The history of Optical Character Recognition or OCR technology can be traced back to 1914 when the machine to read printed characters to produce telegraphic code was invented. With the evolution of technology, advancements in the concept of a character reader were made. These advancements led to the production of OCR technology as we know it today.
OCR technology refers to software designed to read text written on physical documents or their scanned copies to produce digitally readable text. An OCR system works by producing digital copies of a physical document that contains text and then individually converting each character and using them together for data processing.
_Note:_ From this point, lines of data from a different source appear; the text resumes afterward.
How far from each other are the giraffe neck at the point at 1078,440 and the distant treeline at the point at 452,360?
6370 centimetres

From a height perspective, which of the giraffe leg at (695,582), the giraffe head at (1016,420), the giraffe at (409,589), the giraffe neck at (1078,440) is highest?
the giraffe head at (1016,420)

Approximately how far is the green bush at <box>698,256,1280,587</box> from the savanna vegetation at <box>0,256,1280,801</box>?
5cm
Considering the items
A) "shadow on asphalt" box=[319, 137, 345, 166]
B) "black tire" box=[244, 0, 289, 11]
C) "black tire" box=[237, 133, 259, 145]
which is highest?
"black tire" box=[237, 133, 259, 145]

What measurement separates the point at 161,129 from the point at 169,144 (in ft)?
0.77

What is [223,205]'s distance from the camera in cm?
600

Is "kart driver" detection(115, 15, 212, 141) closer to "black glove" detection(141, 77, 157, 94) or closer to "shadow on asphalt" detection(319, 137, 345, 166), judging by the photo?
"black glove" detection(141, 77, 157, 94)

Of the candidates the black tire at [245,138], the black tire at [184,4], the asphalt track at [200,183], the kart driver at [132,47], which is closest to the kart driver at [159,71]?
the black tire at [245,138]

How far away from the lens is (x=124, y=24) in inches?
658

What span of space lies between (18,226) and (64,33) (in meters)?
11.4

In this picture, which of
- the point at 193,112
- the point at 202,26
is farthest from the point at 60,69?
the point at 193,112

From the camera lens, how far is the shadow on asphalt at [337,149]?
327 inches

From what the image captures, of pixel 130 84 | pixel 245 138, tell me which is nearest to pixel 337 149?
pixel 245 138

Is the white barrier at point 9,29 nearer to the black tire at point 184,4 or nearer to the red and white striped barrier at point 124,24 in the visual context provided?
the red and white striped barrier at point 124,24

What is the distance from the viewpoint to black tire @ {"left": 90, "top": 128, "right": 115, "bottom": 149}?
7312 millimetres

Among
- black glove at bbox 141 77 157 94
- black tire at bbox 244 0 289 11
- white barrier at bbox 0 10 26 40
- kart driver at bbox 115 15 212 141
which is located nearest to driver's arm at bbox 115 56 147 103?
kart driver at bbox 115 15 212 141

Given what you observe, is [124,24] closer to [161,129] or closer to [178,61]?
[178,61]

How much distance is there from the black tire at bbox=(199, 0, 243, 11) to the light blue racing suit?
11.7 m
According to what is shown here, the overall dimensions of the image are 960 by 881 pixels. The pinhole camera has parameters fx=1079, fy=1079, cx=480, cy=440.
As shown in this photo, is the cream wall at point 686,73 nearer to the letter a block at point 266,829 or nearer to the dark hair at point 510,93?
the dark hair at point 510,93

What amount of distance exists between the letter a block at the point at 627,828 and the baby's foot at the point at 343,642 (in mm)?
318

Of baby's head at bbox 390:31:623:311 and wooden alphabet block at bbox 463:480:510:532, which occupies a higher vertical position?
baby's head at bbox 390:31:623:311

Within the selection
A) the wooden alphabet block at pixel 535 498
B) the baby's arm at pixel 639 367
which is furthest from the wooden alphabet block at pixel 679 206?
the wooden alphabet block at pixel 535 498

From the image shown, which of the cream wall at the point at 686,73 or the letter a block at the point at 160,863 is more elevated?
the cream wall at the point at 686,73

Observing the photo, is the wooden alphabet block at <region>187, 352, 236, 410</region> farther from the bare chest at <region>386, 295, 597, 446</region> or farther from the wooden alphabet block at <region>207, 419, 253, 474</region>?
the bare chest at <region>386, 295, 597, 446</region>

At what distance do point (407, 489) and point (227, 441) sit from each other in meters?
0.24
Types of OCR based on the content being scanned:
Today’s OCR technology can be divided into four types based on the type of content the system can recognize. These different types of OCR solutions include:
OCR (Optical Character Recognition)
Optical Character Recognition refers to using technology for reading text with the process involving translation of each character separately and then putting them together to complete the text recognition process. This is comparatively simpler than others and works best with typewritten content.
OWR (Optical word recognition)
Optical word recognition for OCR technology works by interpreting one word simultaneously. This only works for typed content.
ICR (Intelligent character recognition)
Intelligence in Intelligent Character Recognition refers to the ability of the software to understand handwritten content. This type of OCR solution reads handwritten content one character at a time.
IWR (Intelligent word recognition)
Intelligent Word Recognition targets words separated by spaces in handwritten format. IWR technology is specifically useful for reading cursive handwriting.
Processes that makeup utilizing OCR technology for text recognition
OCR technology uses a series of steps during its processing, from imaging of the text to the production of the results.
OCR Technology – Pre-processing
The initial preparatory phase of the OCR check process ensures that the image containing the text can be read. This includes adjusting the proportions of the text, improving clarity, and isolating the characters or words.
During the pre-processing of the images, they are de-skewed by adjusting rotations and perspectives, the image’s contrast is adjusted for better readability, any positive or negative spots present are removed, and the characters/words are adjusted to scale if needed.
Once the image clarity is improved, the OCR technology software analyzes the image and divides it into different segments. Here, images, columns, paragraphs, etc., are separated into different zones, and lines and words are detected within each textual segment. Unnecessary zones, such as bar codes, etc., are cleared out, and scripts are identified for the identified textual zones.
The OCR solution – text-recognition
In the text-recognition phase, the text zones outlined in the pre-processing phase are identified.
An OCR technology system can carry out the text-recognition process differently. These methods are the two basic types of the OCR algorithm.
An OCR check through matrix matching
The matrix matching system stores model versions of each glyph or character in its database. Each model is compared to the characters in the document being read when required. This is a relatively older technique and works best with typed content.
OCR processing through feature extraction
Using feature extraction, OCR technology involves identifying each feature of the entire text and then connecting them to reading. Handwritten content is read better using the feature extraction method, and this technique is also more suitable for word recognition.
Post-processing within an OCR system
Once the text is digitalized and analyzed, the text needs to be proofread and checked for accuracy. In the final or post-processing step of an OCR system, the system uses a database of all the words that can be included in a language and techniques such as the near-neighbor analysis to increase the efficiency of the OCR process.
A stored lexicon, for example, for the English language, will help the system check what words might be errors in text recognition. Similarly, near-neighbor analysis is essential for OCR technology to identify words commonly found together and assess them for an accurate reading.
OCR Technology for ID verification
ID verification is a culmination of many types of technologies and systems, including facial recognition, thumbprint recognition, retinal scanning, NFC, etc. – all these work together to carry out the ID verification processes in different capacities depending on the requirements.
OCR technology is one of the most crucial components of digital identity verification. Powered by artificial intelligence, OCR technology simplifies the processes of data extraction from identity documents.
OCR technology-based services require only a list of the data fields that must be extracted and processed. The end-user may then be asked to upload a document, such as a passport, and the system will extract all the required fields from it. OCR technology can help streamline extensive and exhausting processes related to data management.